Dos casos de tuberculosis detectados en el Centro de Detención de Otay Mesa no fueron reportados por el personal médico de la instalación al Departamento de Salud Pública del Condado de San Diego. El condado tuvo conocimiento de los casos a través de un proveedor externo de servicios de análisis médicos y, según un informe de inspección publicado el pasado lunes, el centro tardó varias semanas en colaborar con la investigación.

La situación constituye uno de los principales hallazgos de la inspección sanitaria y ambiental realizada el pasado 12 de junio, después de que el condado acudiera a tribunales para obtener acceso a las instalaciones operadas por CoreCivic bajo contrato con el gobierno federal.

La oficial de Salud Pública del condado, Sayone Thihalolipavan, señaló que la tuberculosis requiere una notificación inmediata y coordinación entre las autoridades sanitarias para identificar a las personas expuestas, iniciar tratamientos y evitar nuevos contagios.

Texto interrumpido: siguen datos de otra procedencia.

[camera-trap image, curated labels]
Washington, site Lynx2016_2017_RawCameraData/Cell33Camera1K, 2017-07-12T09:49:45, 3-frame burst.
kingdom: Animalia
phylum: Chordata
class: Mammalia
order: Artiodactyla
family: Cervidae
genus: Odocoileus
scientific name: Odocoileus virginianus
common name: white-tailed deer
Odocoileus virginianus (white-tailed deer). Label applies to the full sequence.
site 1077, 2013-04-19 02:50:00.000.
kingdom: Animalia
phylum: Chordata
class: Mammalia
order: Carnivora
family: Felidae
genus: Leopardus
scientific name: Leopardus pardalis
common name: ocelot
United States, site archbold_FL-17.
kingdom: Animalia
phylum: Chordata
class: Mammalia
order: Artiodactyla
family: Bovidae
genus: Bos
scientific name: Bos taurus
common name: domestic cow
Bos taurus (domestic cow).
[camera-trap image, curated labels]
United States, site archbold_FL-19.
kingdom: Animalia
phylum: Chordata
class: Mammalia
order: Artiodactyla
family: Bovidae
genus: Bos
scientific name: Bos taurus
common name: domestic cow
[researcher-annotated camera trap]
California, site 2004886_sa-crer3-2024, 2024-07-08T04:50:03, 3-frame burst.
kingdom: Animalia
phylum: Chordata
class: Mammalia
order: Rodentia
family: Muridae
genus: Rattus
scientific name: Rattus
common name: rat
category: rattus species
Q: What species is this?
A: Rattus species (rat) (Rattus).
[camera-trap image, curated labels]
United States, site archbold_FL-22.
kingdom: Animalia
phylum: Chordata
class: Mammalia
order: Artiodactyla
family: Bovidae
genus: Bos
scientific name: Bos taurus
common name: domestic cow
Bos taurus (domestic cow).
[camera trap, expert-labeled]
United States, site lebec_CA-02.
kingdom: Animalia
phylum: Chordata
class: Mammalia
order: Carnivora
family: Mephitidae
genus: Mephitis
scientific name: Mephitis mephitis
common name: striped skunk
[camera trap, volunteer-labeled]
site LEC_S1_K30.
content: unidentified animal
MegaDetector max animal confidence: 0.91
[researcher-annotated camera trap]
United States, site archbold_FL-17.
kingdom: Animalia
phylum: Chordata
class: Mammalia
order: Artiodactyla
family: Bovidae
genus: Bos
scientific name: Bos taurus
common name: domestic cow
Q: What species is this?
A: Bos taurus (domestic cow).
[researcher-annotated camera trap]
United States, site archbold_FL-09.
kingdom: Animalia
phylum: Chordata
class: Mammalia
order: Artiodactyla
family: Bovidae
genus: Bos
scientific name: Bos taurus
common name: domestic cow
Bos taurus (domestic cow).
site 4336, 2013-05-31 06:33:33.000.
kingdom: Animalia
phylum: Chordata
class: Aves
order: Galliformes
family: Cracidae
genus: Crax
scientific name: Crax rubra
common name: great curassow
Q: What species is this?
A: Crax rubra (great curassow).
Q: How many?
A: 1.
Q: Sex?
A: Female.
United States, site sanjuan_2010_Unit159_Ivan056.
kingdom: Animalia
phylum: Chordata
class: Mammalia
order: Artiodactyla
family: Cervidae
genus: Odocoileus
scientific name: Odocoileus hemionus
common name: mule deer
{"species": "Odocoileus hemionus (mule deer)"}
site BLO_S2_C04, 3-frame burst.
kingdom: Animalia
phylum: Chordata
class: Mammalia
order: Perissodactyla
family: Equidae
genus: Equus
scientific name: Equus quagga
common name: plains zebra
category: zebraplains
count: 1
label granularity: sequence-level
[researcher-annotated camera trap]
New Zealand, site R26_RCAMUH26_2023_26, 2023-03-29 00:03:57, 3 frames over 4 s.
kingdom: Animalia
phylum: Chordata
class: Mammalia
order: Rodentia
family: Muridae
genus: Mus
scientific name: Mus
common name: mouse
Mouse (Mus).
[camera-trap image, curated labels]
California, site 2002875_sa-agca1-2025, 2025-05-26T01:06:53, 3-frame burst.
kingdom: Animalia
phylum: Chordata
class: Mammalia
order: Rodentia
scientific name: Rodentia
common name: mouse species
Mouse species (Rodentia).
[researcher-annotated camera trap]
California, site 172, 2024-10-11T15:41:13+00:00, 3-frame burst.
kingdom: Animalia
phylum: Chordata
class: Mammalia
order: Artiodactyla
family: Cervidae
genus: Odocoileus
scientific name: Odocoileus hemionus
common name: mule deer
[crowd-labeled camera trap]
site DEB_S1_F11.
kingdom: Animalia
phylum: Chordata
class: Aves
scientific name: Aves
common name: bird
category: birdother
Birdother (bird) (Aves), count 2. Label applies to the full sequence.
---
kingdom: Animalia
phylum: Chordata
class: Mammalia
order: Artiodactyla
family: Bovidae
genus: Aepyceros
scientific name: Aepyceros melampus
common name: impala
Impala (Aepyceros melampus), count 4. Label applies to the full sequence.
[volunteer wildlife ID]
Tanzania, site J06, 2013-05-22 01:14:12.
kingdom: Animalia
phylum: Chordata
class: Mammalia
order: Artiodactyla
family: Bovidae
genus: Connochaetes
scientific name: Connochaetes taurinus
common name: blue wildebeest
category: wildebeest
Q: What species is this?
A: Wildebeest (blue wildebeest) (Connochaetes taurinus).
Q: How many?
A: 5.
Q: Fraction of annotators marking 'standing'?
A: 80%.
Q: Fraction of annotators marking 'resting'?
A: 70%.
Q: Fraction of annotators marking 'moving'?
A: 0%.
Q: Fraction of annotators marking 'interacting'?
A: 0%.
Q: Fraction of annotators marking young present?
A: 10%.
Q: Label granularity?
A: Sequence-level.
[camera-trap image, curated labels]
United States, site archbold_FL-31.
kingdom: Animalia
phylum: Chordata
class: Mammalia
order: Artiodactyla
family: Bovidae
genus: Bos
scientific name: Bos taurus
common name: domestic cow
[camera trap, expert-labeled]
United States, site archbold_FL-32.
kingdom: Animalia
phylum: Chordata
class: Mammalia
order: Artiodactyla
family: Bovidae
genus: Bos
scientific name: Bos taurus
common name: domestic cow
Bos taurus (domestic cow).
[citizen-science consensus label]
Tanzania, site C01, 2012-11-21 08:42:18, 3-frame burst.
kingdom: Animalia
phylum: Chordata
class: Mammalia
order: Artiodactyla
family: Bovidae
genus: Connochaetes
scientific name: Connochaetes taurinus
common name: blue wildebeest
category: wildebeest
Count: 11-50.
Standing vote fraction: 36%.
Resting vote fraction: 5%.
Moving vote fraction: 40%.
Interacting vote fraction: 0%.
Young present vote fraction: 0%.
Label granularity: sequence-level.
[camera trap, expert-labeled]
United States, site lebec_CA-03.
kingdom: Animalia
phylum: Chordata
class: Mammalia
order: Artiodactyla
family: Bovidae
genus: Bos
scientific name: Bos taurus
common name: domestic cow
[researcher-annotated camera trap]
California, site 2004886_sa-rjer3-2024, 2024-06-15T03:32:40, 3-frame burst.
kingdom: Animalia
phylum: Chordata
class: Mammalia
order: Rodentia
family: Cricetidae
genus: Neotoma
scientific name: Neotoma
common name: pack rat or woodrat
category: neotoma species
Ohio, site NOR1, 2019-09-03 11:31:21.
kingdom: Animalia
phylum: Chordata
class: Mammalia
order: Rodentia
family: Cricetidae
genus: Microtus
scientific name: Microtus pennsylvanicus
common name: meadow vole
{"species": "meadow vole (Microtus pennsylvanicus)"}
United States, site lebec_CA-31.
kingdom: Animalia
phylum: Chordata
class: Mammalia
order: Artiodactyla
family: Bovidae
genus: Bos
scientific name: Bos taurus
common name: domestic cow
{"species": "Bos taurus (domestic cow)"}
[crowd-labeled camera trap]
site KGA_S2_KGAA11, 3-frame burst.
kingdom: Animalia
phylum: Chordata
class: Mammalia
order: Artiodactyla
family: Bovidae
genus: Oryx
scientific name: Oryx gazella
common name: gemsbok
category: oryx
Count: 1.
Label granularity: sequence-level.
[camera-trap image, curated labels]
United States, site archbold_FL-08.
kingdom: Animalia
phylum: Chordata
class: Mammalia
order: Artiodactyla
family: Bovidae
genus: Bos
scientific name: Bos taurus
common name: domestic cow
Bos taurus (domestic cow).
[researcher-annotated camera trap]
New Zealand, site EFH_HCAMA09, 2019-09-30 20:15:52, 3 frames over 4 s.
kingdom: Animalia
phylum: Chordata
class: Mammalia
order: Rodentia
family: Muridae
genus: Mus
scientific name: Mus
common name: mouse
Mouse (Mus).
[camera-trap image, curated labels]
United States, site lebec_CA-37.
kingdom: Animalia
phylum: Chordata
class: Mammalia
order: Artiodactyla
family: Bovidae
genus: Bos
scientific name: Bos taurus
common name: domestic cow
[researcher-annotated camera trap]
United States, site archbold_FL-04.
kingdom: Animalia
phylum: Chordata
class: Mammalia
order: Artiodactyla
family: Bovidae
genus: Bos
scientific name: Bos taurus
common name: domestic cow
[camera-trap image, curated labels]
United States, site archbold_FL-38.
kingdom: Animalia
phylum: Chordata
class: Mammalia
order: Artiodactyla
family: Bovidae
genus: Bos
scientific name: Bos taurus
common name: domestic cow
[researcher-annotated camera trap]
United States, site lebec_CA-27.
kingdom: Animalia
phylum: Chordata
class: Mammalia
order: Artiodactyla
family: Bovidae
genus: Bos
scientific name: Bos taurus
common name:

Thihalolipavan afirmó que la falta de comunicación oportuna representa una infracción al protocolo de salud pública y un riesgo para las personas detenidas, empleados, visitantes y la comunidad.

El informe también señala que el problema de comunicación con las autoridades sanitarias ya había sido documentado en un informe de la Fiscalía General de California derivado de una inspección realizada en 2025.

Aunque el informe concluyó que, al momento de la inspección, las condiciones generales de la instalación cumplían con los estándares estatales recomendados para centros de detención, los inspectores identificaron otros problemas. Entre ellos se encuentra el caso de una persona que, de acuerdo con el informe, llevaba 18 meses en el centro sin recibir un dispositivo médico que necesitaba. También se documentó la falta de disponibilidad de vacunas recomendadas.

Paloma Aguirre, presidenta interina de la Junta de Supervisores, sostuvo que los hallazgos justifican la necesidad de mantener la supervisión sanitaria de la instalación. “Dos casos de tuberculosis. La tuberculosis es una enfermedad que se transmite por el aire y no se detiene en las inmediaciones de un edificio”, afirmó Aguirre.

Terra Lawson-Remer, presidenta de la Junta de Supervisores, presentó la acción legal junto con Aguirre para conseguir acceso al centro. Tras la publicación del informe, sostuvo que la supervisión no debe limitarse a una sola inspección.

El centro fue vendido recientemente al gobierno federal, pero CoreCivic continúa operándolo.